SOTM: Matthew 5:27-30 (Lust, Part 2)

SOTMWho’s to blame?

Notice that Jesus does not blame the woman for how the man thinks of her. Jesus is very plainly making the point that men can control their thoughts. But this does not mean that women aren’t accountable for how they dress or for flirting with men they cannot have.

After all, a woman who loves her neighbor would not want to tempt men to sin — even if it’s ultimately that man’s choice. Why tempt him at all? Why be selfish?

I pity any minister or eldership that needs to confront women in their church about how they dress. Women can be incredibly defensive about their clothing choices — and unspeakably naive about how their clothing affects the men around them.

Now, there are some churches where the leadership is so caught up in legalism that they make foolish demands on women. But in the vast majority of cases, the reason the leadership is objecting to how a woman dresses is because the men are complaining — because they don’t wish to be tempted or distracted. They find the woman’s revealing dress a problem for their own obedience to God and are asking for help. A woman who refuses is acting in an unspeakably selfish way.

In other words, if you don’t think your clothing is inappropriate and the men do, the men are right. After all, it’s the men who best know how men react to a woman’s clothing.

Some women were so restricted by the church they grew up in or by overly conservative parents that, having become adults, they act out their childhood frustrations by dressing provocatively  — or by dressing their daughters this way. And that does not make it right.
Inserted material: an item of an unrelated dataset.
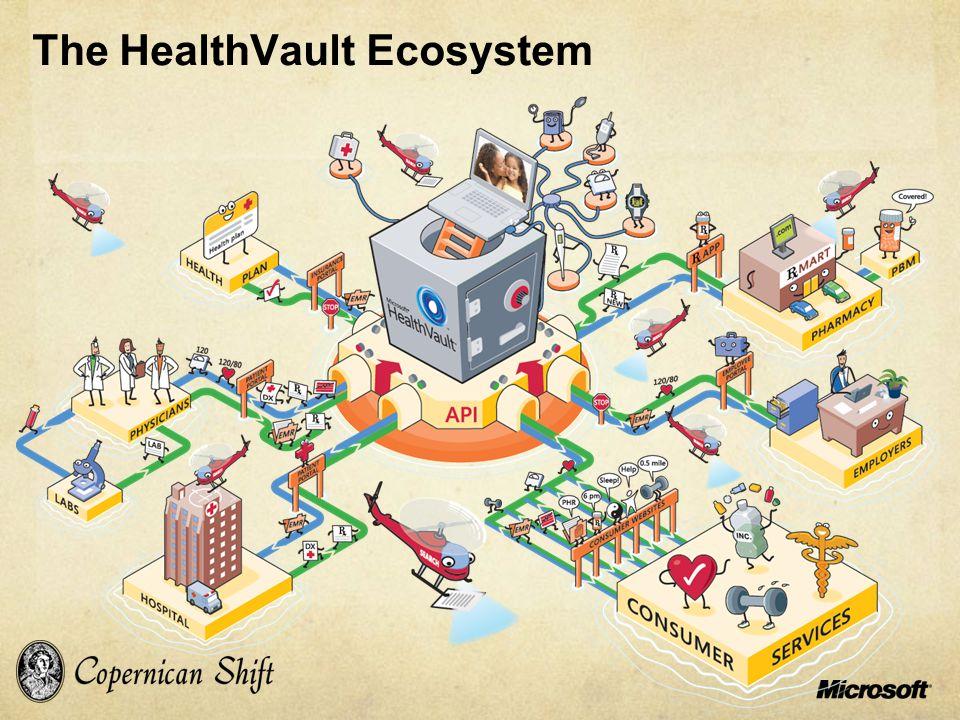 The HealthVault Ecosystem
Give your elders a break and honor their instructions. If you doubt their conclusions, find some men who aren’t afraid to tell you the truth and ask them. Most men will answer honestly.

The woman’s words

The scriptures teach —

(Pro 5:3-4 ESV)  3 For the lips of a forbidden woman drip honey, and her speech is smoother than oil,  4 but in the end she is bitter as wormwood, sharp as a two-edged sword. 

I suspect that far more adulteries are committed due to a woman’s speech than her clothing. Every elder and every minister should read Shirley Glass’s NOT “Just Friends”: Rebuilding Trust and Recovering Your Sanity After Infidelity. Glass is a Christian counselor, and she explains that nowadays fthe vast majority of affairs arise because a man (or woman) made friends with a woman (or man) in which he developed an emotional bond through sharing his life in a way that should have happened with his spouse.

From the Introduction —

Surprisingly, the infidelity that I’m seeing these days is of a new sort. It’s not between people who are intentionally seeking thrills, as is commonly believed. The new infidelity is between people who unwittingly form deep, passionate connections before realizing that they’ve crossed the line from platonic friendship into romantic love. Eighty-two percent of the unfaithful partners I’ve treated have had an affair with someone who was, at first, “just a friend.” Well-intentioned people who had not planned to stray are not only betraying their partners but also their own beliefs and moral values, provoking inner crises as well as marital ones. …
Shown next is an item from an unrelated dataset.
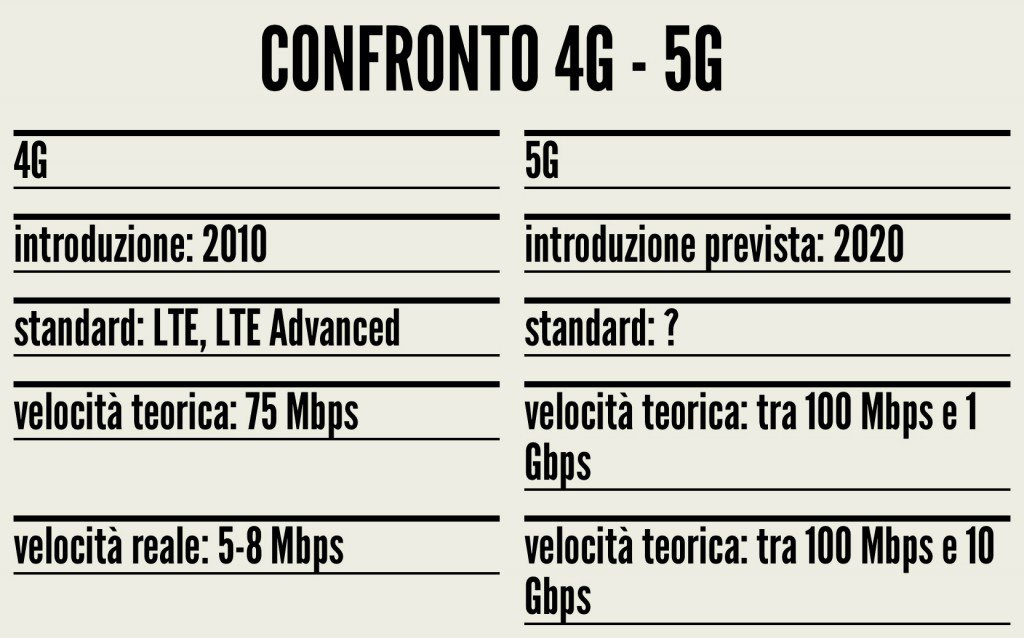 La rivoluzione del 5G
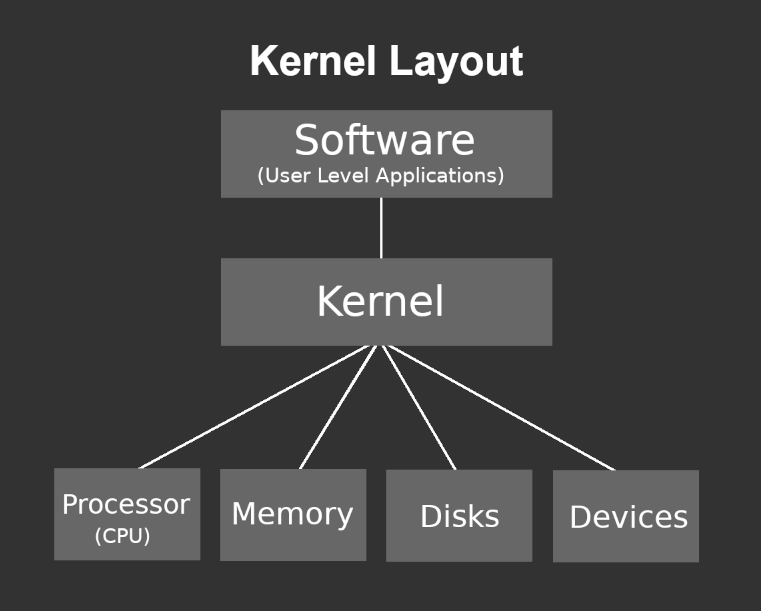 how a kernel works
The significant news about these new affairs–and what is different from the affairs of previous generations–is that they originate as peer relationships. People who truly are initially just friends or just friendly colleagues slowly move onto the slippery slope of infidelity. In the new infidelity, secret emotional intimacy is the first warning sign of impending betrayal. Yet, most people don’t recognize it as such or see what they’ve gotten themselves into until they’ve become physically intimate.
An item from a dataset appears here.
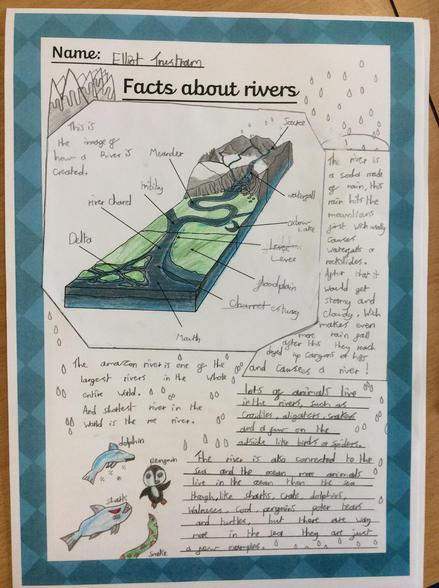 I enjoyed finding out about river life.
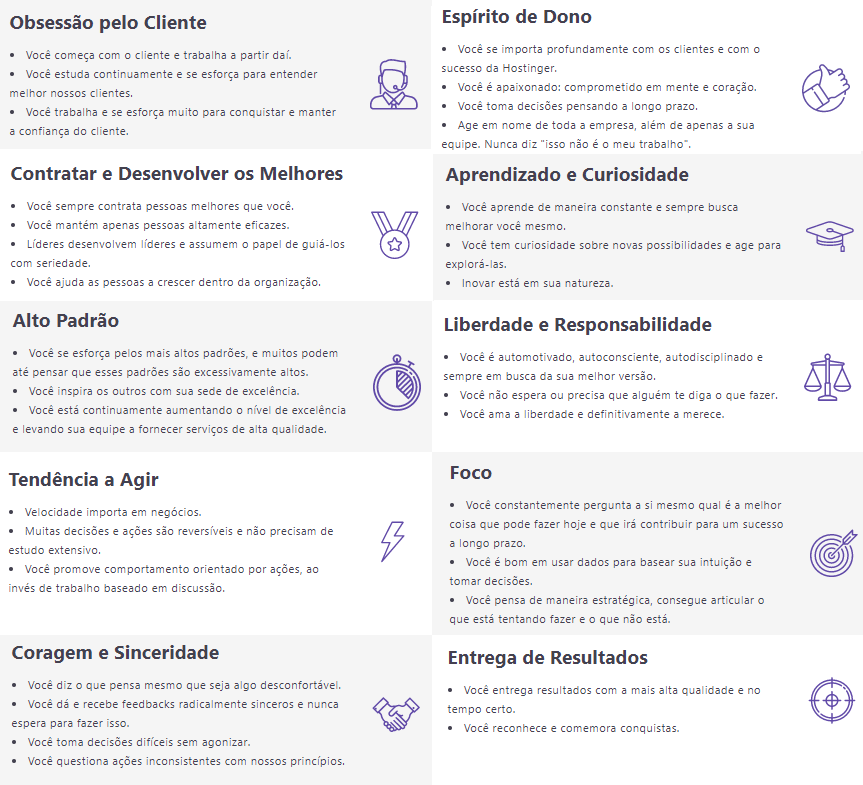 lista de principios da hostinger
Most people mistakenly think it is possible to prevent affairs by being loving and dedicated to one’s partner. I call this the “Prevention Myth,” because there is no evidence to support it. My experience as a marital therapist and infidelity researcher has shown me that simply being a loving partner does not necessarily insure your marriage against affairs. You also have to exercise awareness of the appropriate boundaries at work and in your friendships. …

In the new infidelity, however, affairs do not have to be sexual. Some, such as Internet affairs, are primarily emotional. The most devastating extramarital involvements engage heart, mind, and body. And this is the kind of affair that is becoming more common. Today’s affairs are more frequent and more serious than they used to be because more men are getting emotionally involved, and more women are getting sexually involved.

These are called “emotional affairs,” not because they are affairs that touch the emotions but because these are relationships based on an emotional connection that is just as wrong as a sexual relationship. That is, the husband should not be engaged in certain kinds of conversations with a woman not his wife — and vice versa. His deepest emotional bond and hence his deepest conversations should be with his wife. And when another woman allows herself to take on the role of his wife as confidant and emotional support, physical adultery will soon follow.

For the man, this is a different kind of “lust.” It’s not desiring the woman as a sex object, but desiring her to fill an emotional need that should come only from his wife. He is using her just the same — taking from her something he’s not allowed to have. He “lusts” after her sympathy and listening ear — which soon turns to sexual attraction.

This will be astounding to many wives, who desperately want their husbands to open up to them emotionally and find their husbands unwilling to do so. And I’m no counselor or psychiatrist. Every marriage is different. But all wives need to learn how to be a safe place for her husband to share his anxieties and fears. If a husband tells his wife that he’s afraid of being laid off, and the wife become inconsolable or blames the husband for not working hard enough or vents for half an hour in bitter anger, her husband will go looking for a better listener.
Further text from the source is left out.